- Episode no.: Season 3 Episode 2
- Directed by: Daniel Sackheim
- Written by: Joel Fields; Joe Weisberg;
- Production code: BDU302
- Original air date: February 4, 2015
- Running time: 46 minutes

Guest appearances
- Svetlana Efremova as Zinaida Preobrazhenskaya; Katja Herbers as Evi Sneijder; Rahul Khanna as Yousaf Rana; Remy Auberjonois as Arthur; Vera Cherny as Tatiana; Boris Krutonog as Igor Burov; Cotter Smith as Deputy Attorney General; Frank Langella as Gabriel;

Episode chronology
| ← Previous "EST Men" | Next → "Open House" |
- The Americans season 3

= Baggage (The Americans) =

"Baggage" is the second episode of the third season of the American television drama series The Americans, and the 28th overall episode of the series. It originally aired on February 4, 2015 in the United States on FX.

==Plot==
Elizabeth Jennings (Keri Russell) arrives at the hotel where Annelise (Gillian Alexy) was murdered by Yousaf. She and Philip (Matthew Rhys) dispose of her body by breaking her limbs and stuffing her into a suitcase. Arriving in a crate to the FBI, Zinaida Preobrazhenskaya (Svetlana Efremova), a defector from the Institute for US and Canadian Studies, is greeted by Stan Beeman (Noah Emmerich). Nina Sergeevna (Annet Mahendru), who is incarcerated at the Lefortovo Prison for treason, gets a frightened Belgian cell mate, Evi Sneijder (Katja Herbers), but Nina refuses to speak with her.

Zinaida Preobrazhenskaya discusses with Stan the Institute in Moscow she worked for, where their duties were to report on Soviet leadership on all aspects of geopolitical significance regarding the U.S. and Canada. She confides in Stan that she is glad that it is over, but he assures her that it is not. In a flashback to her childhood, Elizabeth remembers her mother telling her that her father was a deserter who was shot and killed. Philip meets Yousaf (Rahul Khanna) and they briefly discuss Annelise. Philip tells Yousaf that he needs the names of members working in the CIA Afghanistan group, when Philip suggests he arrange a meeting with them.

Stan is held at gunpoint by Oleg Igorevich Burov (Costa Ronin), who blames him for Nina's arrest and upcoming execution. Stan tells him that he loved Nina and, if Oleg wants to shoot him, he can shoot him in the back and Stan walks away. Philip confronts Elizabeth about her plan to induct Paige (Holly Taylor) into the KGB and talks about Annelise's death, saying it could happen to Paige.

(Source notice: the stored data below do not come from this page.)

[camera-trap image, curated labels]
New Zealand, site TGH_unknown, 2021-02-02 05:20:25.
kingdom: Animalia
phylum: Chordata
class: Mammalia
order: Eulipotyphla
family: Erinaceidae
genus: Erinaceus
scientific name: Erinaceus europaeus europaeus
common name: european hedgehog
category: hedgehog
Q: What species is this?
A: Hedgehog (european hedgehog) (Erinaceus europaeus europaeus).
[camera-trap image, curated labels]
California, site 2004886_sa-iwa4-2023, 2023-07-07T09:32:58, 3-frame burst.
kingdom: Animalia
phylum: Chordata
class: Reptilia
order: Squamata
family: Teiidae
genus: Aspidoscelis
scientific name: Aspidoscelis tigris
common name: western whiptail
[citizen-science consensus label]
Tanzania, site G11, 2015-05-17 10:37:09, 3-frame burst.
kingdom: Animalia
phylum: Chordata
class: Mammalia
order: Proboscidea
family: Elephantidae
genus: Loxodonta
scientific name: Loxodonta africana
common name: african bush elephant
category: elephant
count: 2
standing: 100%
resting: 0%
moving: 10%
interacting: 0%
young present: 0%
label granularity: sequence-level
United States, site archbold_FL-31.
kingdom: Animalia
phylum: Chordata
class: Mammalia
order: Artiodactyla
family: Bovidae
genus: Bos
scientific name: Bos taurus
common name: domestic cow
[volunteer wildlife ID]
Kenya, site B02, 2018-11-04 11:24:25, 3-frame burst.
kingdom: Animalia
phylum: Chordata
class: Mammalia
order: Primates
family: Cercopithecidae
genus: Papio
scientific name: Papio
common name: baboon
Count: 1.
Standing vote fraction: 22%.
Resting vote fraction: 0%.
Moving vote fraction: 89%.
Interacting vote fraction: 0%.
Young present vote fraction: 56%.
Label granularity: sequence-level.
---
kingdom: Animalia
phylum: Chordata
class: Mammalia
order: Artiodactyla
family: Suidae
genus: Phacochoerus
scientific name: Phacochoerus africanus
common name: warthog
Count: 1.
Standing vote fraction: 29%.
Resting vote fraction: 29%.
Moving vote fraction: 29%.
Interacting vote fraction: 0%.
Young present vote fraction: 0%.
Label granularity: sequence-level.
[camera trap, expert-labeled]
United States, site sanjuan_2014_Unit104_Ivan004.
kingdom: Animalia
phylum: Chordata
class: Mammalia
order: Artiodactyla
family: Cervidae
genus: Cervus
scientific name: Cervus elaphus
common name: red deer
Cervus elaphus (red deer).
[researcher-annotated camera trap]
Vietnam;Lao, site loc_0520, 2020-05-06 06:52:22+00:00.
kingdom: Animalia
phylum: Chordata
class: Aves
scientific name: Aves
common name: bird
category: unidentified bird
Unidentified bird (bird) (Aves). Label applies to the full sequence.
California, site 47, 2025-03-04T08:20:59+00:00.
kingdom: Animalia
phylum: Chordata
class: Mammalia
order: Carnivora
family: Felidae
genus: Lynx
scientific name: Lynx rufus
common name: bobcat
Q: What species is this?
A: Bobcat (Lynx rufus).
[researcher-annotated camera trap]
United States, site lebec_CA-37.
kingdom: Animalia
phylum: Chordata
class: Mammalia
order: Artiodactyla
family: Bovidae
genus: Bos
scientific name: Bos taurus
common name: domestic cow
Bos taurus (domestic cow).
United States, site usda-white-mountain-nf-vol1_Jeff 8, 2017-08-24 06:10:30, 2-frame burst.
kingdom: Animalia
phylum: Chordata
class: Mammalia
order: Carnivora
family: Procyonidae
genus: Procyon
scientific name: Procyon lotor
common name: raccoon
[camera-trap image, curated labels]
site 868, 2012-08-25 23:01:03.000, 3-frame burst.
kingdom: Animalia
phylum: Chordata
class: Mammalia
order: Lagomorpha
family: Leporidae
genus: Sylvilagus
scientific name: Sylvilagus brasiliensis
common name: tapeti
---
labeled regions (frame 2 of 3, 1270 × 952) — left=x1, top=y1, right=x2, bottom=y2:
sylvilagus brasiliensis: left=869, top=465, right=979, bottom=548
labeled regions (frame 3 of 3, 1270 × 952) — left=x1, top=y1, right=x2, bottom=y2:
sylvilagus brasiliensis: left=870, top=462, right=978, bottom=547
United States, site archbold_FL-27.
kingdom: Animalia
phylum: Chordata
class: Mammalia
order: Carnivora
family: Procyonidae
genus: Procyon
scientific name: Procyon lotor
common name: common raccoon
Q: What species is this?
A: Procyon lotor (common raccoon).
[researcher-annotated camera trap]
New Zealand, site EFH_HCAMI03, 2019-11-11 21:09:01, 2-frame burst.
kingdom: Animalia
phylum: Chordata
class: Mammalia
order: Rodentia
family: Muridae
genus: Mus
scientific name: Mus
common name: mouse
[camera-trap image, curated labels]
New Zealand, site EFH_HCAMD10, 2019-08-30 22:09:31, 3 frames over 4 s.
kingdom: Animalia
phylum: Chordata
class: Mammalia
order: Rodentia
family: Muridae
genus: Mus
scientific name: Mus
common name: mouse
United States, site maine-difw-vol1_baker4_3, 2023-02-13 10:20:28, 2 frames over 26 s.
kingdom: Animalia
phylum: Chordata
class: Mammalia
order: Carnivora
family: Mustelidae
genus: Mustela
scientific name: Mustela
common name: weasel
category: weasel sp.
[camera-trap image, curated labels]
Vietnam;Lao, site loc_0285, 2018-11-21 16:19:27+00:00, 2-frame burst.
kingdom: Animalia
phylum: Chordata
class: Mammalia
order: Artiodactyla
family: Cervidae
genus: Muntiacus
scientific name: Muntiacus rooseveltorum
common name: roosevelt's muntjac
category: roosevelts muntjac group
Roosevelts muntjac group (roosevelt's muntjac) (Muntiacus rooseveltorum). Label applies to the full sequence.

A distraught Stan visits with Sandra (Susan Misner) to discuss being held up. She comforts him, but tells him she is not coming back to him.

Philip and Elizabeth make arrangements for Yousaf's meeting, in which Philip will identify the members of the Afghan group and their license plates. At a motel, in separate rooms, Philip and Elizabeth monitor the meeting; but, when Yousaf and an unidentified man get into a car, Elizabeth tails them, against Philip's wishes. They meet up and Elizabeth tells Philip that they need to go to the bar themselves where the meeting takes place, where Philip takes photographs of the meeting.

Nina has a meeting with Oleg's father, who tells her that Oleg has asked for his help in saving her. She asks him to deliver a message that she was not pretending when they were together. At their office, Philip and Elizabeth discuss what they will do about Paige. Elizabeth tells him of the day she broke the rules and told her mother she was headhunted by the KGB; her mother did not blink and told her to serve her country.

==Production==
The episode was written by Joel Fields and series creator Joe Weisberg and directed by Daniel Sackheim.

==Reception==

The episode was watched by 918,000 viewers and scored 0.3 ratings in 18–49 demographics, as per Nielsen ratings. "Baggage" received positive reviews. Erik Adams of The A.V. Club gave the episode a B+ grade. Alan Sepinwall reviewed the episode positively and praised Noah Emmerich's performance.